THE EXERCISE - Express each line of the stored records as a string in a JSON list, one string per line, leaving out blank lines.

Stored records
•••••

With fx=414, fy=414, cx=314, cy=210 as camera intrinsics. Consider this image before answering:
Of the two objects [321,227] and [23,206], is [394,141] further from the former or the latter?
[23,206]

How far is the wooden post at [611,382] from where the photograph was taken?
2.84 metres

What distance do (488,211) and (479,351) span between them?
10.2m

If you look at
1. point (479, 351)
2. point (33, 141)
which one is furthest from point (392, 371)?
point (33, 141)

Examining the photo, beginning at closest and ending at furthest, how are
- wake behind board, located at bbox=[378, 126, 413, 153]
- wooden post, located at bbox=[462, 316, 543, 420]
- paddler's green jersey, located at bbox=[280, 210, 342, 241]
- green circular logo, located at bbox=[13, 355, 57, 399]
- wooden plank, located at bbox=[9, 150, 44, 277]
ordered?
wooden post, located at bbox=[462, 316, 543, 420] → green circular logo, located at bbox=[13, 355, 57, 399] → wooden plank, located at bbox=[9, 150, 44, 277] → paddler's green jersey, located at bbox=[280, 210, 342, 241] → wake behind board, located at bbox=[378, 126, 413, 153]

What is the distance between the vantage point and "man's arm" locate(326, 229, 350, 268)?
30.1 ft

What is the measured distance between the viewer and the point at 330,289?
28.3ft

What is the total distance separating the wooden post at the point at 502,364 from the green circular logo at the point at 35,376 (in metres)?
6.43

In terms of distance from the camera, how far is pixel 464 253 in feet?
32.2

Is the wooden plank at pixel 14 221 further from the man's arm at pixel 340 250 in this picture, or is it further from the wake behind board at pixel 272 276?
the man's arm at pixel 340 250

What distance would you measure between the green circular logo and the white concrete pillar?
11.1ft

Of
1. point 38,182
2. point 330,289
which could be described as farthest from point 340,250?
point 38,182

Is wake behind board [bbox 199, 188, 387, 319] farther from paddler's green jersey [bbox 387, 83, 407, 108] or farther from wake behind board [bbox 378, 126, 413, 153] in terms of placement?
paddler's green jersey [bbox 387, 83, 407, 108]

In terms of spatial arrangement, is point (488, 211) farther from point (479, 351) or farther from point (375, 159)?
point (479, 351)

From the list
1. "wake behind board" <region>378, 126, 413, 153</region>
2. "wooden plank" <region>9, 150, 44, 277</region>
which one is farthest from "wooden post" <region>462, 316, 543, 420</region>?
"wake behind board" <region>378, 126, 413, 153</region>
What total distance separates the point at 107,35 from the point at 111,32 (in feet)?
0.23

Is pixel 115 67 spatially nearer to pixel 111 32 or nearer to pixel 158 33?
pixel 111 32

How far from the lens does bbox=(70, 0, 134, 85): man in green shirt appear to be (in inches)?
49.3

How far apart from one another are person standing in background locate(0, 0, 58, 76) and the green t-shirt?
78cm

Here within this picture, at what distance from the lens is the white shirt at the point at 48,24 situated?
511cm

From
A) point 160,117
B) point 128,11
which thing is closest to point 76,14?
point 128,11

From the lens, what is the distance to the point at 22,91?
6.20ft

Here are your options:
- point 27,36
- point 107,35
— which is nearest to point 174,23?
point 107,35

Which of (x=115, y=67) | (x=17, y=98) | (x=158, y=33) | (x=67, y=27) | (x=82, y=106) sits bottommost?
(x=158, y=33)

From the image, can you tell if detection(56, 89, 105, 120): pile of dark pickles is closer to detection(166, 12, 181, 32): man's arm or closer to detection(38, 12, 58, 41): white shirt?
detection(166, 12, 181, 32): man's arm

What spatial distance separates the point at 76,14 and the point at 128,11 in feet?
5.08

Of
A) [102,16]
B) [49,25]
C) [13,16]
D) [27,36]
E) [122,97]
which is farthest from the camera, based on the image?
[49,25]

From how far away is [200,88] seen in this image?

•••••

SOLUTION TO THIS EXERCISE -
[
  "With fx=414, fy=414, cx=314, cy=210 as camera intrinsics. Consider this image before answering:",
  "Of the two objects [321,227] and [23,206], is [394,141] further from the former or the latter?",
  "[23,206]",
  "How far is the wooden post at [611,382] from where the photograph was taken?",
  "2.84 metres",
  "What distance do (488,211) and (479,351) span between them?",
  "10.2m",
  "If you look at",
  "1. point (479, 351)",
  "2. point (33, 141)",
  "which one is furthest from point (392, 371)?",
  "point (33, 141)",
  "Examining the photo, beginning at closest and ending at furthest, how are",
  "- wake behind board, located at bbox=[378, 126, 413, 153]",
  "- wooden post, located at bbox=[462, 316, 543, 420]",
  "- paddler's green jersey, located at bbox=[280, 210, 342, 241]",
  "- green circular logo, located at bbox=[13, 355, 57, 399]",
  "- wooden plank, located at bbox=[9, 150, 44, 277]",
  "ordered?",
  "wooden post, located at bbox=[462, 316, 543, 420] → green circular logo, located at bbox=[13, 355, 57, 399] → wooden plank, located at bbox=[9, 150, 44, 277] → paddler's green jersey, located at bbox=[280, 210, 342, 241] → wake behind board, located at bbox=[378, 126, 413, 153]",
  "What is the distance between the vantage point and \"man's arm\" locate(326, 229, 350, 268)?",
  "30.1 ft",
  "What is the measured distance between the viewer and the point at 330,289?",
  "28.3ft",
  "What is the total distance separating the wooden post at the point at 502,364 from the green circular logo at the point at 35,376 (in metres)?",
  "6.43",
  "In terms of distance from the camera, how far is pixel 464 253 in feet?",
  "32.2",
  "Is the wooden plank at pixel 14 221 further from the man's arm at pixel 340 250 in this picture, or is it further from the wake behind board at pixel 272 276?",
  "the man's arm at pixel 340 250",
  "What distance would you measure between the green circular logo and the white concrete pillar?",
  "11.1ft",
  "Of",
  "1. point 38,182",
  "2. point 330,289",
  "which could be described as farthest from point 340,250?",
  "point 38,182",
  "Is wake behind board [bbox 199, 188, 387, 319] farther from paddler's green jersey [bbox 387, 83, 407, 108] or farther from wake behind board [bbox 378, 126, 413, 153] in terms of placement?",
  "paddler's green jersey [bbox 387, 83, 407, 108]",
  "In terms of spatial arrangement, is point (488, 211) farther from point (479, 351) or farther from point (375, 159)?",
  "point (479, 351)",
  "From the list",
  "1. \"wake behind board\" <region>378, 126, 413, 153</region>",
  "2. \"wooden plank\" <region>9, 150, 44, 277</region>",
  "which one is farthest from \"wooden post\" <region>462, 316, 543, 420</region>?",
  "\"wake behind board\" <region>378, 126, 413, 153</region>",
  "What total distance separates the point at 107,35 from the point at 111,32 (in feet)?",
  "0.23",
  "Is pixel 115 67 spatially nearer to pixel 111 32 or nearer to pixel 158 33?",
  "pixel 111 32",
  "How far from the lens does bbox=(70, 0, 134, 85): man in green shirt appear to be (in inches)?",
  "49.3",
  "How far apart from one another are person standing in background locate(0, 0, 58, 76) and the green t-shirt?",
  "78cm",
  "Here within this picture, at what distance from the lens is the white shirt at the point at 48,24 situated?",
  "511cm",
  "From",
  "A) point 160,117",
  "B) point 128,11",
  "which thing is closest to point 76,14?",
  "point 128,11",
  "From the lens, what is the distance to the point at 22,91?",
  "6.20ft",
  "Here are your options:",
  "- point 27,36",
  "- point 107,35",
  "— which is nearest to point 174,23?",
  "point 107,35",
  "Which of (x=115, y=67) | (x=17, y=98) | (x=158, y=33) | (x=67, y=27) | (x=82, y=106) sits bottommost?",
  "(x=158, y=33)",
  "From the image, can you tell if detection(56, 89, 105, 120): pile of dark pickles is closer to detection(166, 12, 181, 32): man's arm or closer to detection(38, 12, 58, 41): white shirt?",
  "detection(166, 12, 181, 32): man's arm",
  "What spatial distance separates the point at 76,14 and the point at 128,11 in feet?",
  "5.08",
  "Of",
  "A) [102,16]",
  "B) [49,25]",
  "C) [13,16]",
  "D) [27,36]",
  "E) [122,97]",
  "which is farthest from the camera, based on the image?",
  "[49,25]",
  "From how far away is [200,88] seen in this image?"
]